* **Extract**:
****************************************
20. Kid Cudi
Kid Cudi's wizardry on tracks needs no explanation. Since the release of his 2008 mixtape A Kid Named Cudi and his debut album Man On The Moon: The End Of Day, which spawned the stoner hit "Day 'n' Nite" and enabled what might be the greatest use of a pop sample on "Make Her Say," Cudi has been a mainstay in our iPods (and on Complex covers).
Cudder has also garnered considerable attention as Domingo Brown on HBO's ever-improving drama How To Make It In America. His role as a weed dealer is at once dramatic and humorous and is becoming increasingly significant with each episode. And we're not complaining. We hope to see more of Cudi's acting cred, in the next season of How To Make It and beyond.
19. Jennifer Hudson
Jennifer Hudson might not have earned the top spot on the third season of American Idol in 2004, but instead of lamenting over the loss, she was on to the next one. Luckily for her, the next one happened to be her breakout role as Effie White in Dreamgirls, a portrayal that won her an Oscar in 2006. Not bad for her first flick!
Since her win, she's gone on to play Sarah Jessica Parker's assistant in the Sex And The City movie, and serious roles in The Secret Life Of Bees, and was even cast as Nelson Mandela's wife in Winnie. Don't call it a comeback, call it talent! And J-Hud's got it in spades.
18. Ryan Gosling
With an impressive range of roles under his belt, from tearjerkers like The Notebook (which the guys at Complex, uh, haven't seen) to his gritty portrayals of a crack addicted teacher in Half Nelson and sociopathic stunt man in Drive, Gosling has more than proved his acting chops.
But Gosling is a man who wears many hats (and looks good in them all). And it turns out his ukulele skills in Blue Valentine were only scratching the surface. His band Dead Man's Bones, which he started with actor pal Zach Shields, may seem like an amatuer attempt on the surface, but there is real talent lurking below the eerie chords. Gosling's emotional vocals on the track "Name in Stone" are reminiscent of the soulful crooning of Brit folk band Mumford and Sons crossed with Bon Iver, making him an actor-musician worthy of keeping an eye on.
****************************************
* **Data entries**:
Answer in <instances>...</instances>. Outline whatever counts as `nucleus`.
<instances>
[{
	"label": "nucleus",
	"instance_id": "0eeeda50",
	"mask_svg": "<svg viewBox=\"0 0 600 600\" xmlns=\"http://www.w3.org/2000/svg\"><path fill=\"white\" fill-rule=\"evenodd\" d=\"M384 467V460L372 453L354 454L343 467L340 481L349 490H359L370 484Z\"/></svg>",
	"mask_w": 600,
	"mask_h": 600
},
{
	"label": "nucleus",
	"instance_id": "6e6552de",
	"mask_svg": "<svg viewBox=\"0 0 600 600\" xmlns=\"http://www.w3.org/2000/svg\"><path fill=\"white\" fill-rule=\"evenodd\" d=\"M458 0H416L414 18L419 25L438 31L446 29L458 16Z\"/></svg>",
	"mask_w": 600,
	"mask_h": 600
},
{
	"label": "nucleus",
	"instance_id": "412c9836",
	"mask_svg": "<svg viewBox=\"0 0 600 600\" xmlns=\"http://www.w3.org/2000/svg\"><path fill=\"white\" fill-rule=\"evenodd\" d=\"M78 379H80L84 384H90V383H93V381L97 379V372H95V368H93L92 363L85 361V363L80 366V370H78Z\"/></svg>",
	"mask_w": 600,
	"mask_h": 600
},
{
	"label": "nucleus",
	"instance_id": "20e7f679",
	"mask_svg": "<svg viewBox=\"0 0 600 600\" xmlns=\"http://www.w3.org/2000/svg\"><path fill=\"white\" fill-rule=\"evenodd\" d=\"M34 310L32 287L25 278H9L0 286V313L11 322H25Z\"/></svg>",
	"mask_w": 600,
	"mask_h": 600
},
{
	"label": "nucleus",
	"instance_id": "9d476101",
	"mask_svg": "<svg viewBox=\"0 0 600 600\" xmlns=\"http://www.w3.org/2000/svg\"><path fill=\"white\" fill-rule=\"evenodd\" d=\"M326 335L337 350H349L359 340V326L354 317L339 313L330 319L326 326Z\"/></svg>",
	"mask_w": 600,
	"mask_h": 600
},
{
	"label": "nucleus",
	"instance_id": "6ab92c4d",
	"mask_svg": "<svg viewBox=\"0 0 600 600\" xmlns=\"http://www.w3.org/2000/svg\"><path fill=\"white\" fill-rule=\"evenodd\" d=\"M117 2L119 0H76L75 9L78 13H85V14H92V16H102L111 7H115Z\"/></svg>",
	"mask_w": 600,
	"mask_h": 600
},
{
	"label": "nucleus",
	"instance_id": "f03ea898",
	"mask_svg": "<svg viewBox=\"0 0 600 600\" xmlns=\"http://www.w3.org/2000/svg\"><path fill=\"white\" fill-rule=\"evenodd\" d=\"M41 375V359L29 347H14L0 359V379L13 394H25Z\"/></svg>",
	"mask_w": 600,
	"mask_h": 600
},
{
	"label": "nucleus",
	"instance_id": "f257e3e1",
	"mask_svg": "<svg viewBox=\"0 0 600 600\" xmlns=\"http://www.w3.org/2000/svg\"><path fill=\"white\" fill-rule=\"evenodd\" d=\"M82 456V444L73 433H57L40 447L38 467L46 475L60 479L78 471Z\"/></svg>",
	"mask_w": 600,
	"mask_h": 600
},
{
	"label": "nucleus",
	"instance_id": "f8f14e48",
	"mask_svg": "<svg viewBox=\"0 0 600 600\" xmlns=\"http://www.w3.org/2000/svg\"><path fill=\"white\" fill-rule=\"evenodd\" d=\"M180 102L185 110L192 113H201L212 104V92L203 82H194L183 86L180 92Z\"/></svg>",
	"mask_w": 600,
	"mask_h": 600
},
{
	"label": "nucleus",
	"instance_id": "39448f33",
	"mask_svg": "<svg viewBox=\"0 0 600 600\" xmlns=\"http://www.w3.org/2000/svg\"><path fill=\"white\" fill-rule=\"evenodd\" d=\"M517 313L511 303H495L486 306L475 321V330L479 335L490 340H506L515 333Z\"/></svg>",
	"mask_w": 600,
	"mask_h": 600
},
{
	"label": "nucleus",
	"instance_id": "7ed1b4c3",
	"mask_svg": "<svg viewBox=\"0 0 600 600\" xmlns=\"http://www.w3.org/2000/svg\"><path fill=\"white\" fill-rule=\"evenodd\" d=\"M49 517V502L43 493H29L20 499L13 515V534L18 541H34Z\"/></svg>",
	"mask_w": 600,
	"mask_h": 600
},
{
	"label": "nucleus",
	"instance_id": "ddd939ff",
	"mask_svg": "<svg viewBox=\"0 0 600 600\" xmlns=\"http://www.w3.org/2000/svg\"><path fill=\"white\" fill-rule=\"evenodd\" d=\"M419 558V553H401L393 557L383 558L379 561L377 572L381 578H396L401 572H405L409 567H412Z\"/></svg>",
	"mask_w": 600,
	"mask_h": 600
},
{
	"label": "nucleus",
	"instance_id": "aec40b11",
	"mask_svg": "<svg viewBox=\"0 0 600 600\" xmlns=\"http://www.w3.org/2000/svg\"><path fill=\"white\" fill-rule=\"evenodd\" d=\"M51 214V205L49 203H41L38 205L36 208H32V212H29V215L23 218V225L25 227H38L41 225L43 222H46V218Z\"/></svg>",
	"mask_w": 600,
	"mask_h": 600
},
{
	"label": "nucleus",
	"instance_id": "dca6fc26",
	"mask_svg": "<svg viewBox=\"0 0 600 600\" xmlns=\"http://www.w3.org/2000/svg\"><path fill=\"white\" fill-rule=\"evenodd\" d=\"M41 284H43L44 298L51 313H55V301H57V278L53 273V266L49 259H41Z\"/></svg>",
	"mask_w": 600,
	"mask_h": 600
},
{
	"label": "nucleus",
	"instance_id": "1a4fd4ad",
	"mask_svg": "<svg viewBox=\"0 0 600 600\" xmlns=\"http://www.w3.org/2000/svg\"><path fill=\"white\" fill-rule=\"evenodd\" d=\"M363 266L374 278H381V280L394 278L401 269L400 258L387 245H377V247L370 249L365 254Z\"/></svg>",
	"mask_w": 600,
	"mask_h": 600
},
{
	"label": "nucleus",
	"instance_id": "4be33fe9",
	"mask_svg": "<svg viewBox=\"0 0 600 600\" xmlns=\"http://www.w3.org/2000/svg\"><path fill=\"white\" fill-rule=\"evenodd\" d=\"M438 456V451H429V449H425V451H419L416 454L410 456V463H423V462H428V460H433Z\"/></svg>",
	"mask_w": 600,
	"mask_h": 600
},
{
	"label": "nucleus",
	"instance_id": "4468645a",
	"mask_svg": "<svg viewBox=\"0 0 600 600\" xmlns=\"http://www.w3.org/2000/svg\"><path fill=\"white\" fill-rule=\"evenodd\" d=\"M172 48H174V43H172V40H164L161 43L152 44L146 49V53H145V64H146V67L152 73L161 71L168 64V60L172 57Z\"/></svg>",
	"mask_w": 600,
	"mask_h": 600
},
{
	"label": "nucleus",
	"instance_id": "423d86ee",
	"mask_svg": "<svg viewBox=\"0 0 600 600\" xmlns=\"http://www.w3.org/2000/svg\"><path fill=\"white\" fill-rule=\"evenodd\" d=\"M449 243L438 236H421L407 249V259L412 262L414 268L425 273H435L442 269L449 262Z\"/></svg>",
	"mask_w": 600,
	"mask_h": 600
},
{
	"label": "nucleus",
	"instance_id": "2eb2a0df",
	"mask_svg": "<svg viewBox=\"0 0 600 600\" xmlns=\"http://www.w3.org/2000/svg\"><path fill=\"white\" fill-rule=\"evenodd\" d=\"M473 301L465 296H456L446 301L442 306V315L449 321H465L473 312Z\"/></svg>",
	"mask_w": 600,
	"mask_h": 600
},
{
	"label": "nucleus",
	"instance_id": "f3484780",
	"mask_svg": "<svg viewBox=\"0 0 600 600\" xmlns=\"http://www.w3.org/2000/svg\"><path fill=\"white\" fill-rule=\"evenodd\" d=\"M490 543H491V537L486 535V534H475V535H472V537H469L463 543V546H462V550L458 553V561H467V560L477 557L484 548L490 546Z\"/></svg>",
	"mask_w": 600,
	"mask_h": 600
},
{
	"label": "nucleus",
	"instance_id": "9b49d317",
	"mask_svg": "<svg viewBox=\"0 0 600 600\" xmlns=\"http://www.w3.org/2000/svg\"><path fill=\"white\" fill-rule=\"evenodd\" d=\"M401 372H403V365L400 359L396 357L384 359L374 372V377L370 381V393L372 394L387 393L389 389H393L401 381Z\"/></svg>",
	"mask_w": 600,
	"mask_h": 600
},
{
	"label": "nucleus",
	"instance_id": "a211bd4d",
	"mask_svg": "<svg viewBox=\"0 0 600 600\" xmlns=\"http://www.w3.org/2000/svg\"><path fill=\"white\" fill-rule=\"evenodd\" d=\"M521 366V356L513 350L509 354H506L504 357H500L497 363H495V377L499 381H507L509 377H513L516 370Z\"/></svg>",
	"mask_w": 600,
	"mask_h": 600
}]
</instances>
****************************************
* **Set tasks**:
(a) Answer these questions about the ranking of actor-musicians:
(i) What character does Kid Cudi play on How To Make It In America?
(ii) Which role won Jennifer Hudson an Oscar?
(iii) Who started the band Dead Man's Bones with Ryan Gosling?
(b) Can you resume the ranking of actor-musicians, picking up right after its final sentence?
These records were taken from a separate source.

* **Solved problems**:
(a)
(i) Domingo Brown, a weed dealer.
(ii) Effie White in Dreamgirls.
(iii) His actor pal Zach Shields.

(b)
17. Andy Samberg
Andy Samberg doesn't take music seriously. But with hits that cover pressing matters like premature ejaculation and gift-wrapped genitals, we think it's safe to say that sincerity was not his comedic rap group The Lonely Island's first priority. In fact, it was their NSFW subject matter that inspired the film Hot Rod, Samberg's self-scribed first feature film which has since achieved cult status.
Kink-inspired musical talents aside, Samberg has caught our attention with his many memorable roles on Saturday Night Live and with movies like I Love You, Man, Friends With Benefits, and Nick And Norah's Infinite Playlist.
Drake has been doing double duty, playing leap frog from acting into rhyming so effortlessly that he made jumping into the game look like child's play.
But before Drizzy was dropping beats, he was going by the name Aubrey Graham and playing a bullet wounded basketball star Jimmy Brooks for over eight years on teen drama Degrassi. Now, three mix tapes and two albums later, Drake seems stuck on his rap-singing, but that doesn't negate the talent he showed as adolescent actor.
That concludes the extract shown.